* _THE TASK_
Word for word, reproduce the listing that follows, excluding any pictures it contains.

* _DATA SEGMENT_

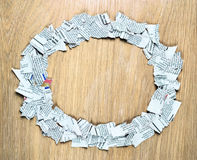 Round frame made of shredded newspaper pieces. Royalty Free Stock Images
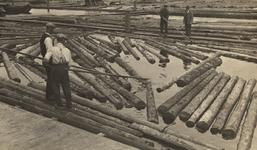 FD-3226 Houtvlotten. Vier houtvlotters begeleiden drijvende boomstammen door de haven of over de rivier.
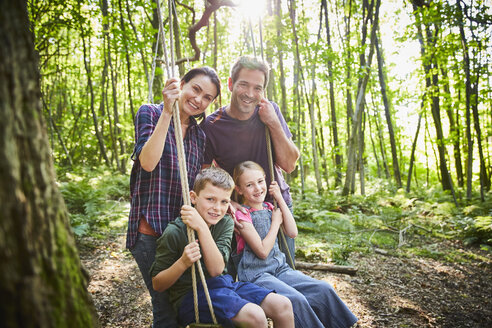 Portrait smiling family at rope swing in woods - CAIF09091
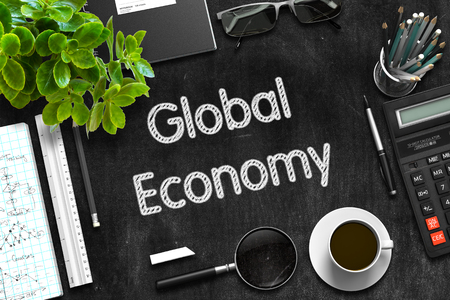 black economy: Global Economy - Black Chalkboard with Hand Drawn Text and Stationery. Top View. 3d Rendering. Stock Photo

* _SOLUTION BELOW_
 Round frame made of shredded newspaper pieces. Royalty Free Stock Images
 FD-3226 Houtvlotten. Vier houtvlotters begeleiden drijvende boomstammen door de haven of over de rivier.
 Portrait smiling family at rope swing in woods - CAIF09091
 black economy: Global Economy - Black Chalkboard with Hand Drawn Text and Stationery. Top View. 3d Rendering. Stock Photo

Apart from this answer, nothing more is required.